MESA COUNTY, Colo. — Mesa County Deputy Clerk Belinda Knisley pleaded guilty during a hearing Thursday afternoon and was immediately sentenced to two years of probation under a deal that calls for her to testify against her co-defendants, who include Tina Peters.
Knisley formally entered guilty pleas to a trespassing charge, as well as charges of official misconduct and violation of duty, all of which are misdemeanors. The remaining counts against her were dismissed.
She admitted her roles during the hearing but maintained she was "directed" by Peters to do what she did.
That caused Judge Matthew Barrett to question whether Knisley was really taking responsibility for actions and gave him reservations about the deal which called for no incarceration. He made it clear he felt her crimes warranted time behind bars, but ultimately he accepted the deal, but warned Knisely that should she ever come before him in court again he wouldn't be as lenient.
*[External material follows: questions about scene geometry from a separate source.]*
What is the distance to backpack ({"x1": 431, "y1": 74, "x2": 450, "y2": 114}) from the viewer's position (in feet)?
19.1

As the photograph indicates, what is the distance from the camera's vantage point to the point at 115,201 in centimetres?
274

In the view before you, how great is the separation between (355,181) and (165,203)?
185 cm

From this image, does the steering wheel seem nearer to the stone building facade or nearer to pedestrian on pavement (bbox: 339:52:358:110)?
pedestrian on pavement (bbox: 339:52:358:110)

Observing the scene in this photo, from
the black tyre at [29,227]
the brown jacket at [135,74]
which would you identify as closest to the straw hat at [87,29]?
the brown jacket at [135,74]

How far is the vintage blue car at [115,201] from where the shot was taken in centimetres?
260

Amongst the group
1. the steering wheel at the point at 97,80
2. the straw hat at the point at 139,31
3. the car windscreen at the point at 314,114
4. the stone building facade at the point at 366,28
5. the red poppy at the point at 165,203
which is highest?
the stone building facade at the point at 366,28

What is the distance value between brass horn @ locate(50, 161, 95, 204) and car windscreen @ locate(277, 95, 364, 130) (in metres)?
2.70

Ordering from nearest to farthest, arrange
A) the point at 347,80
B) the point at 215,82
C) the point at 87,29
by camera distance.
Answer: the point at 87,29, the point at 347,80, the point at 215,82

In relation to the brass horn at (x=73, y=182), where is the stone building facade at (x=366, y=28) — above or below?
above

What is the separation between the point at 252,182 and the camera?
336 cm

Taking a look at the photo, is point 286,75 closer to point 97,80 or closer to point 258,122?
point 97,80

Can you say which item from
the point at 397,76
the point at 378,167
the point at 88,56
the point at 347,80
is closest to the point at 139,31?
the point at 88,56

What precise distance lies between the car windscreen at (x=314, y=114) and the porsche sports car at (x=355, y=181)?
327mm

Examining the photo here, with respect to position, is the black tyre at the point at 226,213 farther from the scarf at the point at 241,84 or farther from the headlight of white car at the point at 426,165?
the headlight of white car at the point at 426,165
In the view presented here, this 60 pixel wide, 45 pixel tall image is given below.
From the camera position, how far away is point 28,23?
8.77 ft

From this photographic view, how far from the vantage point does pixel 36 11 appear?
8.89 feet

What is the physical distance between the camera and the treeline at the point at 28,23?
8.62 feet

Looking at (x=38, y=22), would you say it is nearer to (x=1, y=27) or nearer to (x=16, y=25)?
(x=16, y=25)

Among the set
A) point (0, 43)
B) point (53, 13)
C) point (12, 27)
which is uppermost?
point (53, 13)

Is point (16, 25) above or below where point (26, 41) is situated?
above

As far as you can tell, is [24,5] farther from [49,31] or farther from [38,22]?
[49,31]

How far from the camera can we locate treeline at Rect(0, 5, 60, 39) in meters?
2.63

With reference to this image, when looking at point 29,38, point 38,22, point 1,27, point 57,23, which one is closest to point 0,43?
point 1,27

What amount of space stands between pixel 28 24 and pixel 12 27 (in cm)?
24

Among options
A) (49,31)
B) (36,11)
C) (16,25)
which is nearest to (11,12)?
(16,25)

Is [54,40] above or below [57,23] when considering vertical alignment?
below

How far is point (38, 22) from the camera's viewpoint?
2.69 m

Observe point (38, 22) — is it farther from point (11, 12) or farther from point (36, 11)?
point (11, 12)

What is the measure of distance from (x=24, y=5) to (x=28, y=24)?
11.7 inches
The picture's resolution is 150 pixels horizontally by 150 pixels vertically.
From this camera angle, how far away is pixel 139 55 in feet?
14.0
>The video above is from March when both Peters and Knisley were indicted.
Peters and Knisley were both indicted in March on multiple counts related to the investigation into election equipment tampering and official misconduct. Peters was indicted on 10 counts and Knisley on six. Both were under investigation related to their involvement in a 2021 data security breach with the county's election equipment, according to the indictment.
Peters and Knisley "devised and executed a deceptive scheme which was designed to influence public servants, breach security protocols, exceed permissible access to voting equipment, and set in motion the eventual distribution of confidential information to unauthorized people," according to the indictment.
Read the full plea agreement is below.
If at any point Knisley refuses to cooperate or does not comply with the agreement, the guilty pleas and sentences would be vacated and she would be subject to prosecution on all original charges.
In July, former Elections Manager Sandra Brown turned herself into the Mesa County Sheriff’s Office (MCSO) on felony charges of conspiracy to commit criminal impersonation and attempting to influence a public servant.
According to Brown's warrant, she was involved in a plot that allowed an unauthorized person to gain access to the "trusted build" – which is part of the process of verifying software for the county's voting system – in May 2021, where copies of election hardware were made.
Under the agreement, Knisley will also testify against Brown and others who she named during a June interview with prosecutors. Knisley can also never work in an elections role again, under the agreement.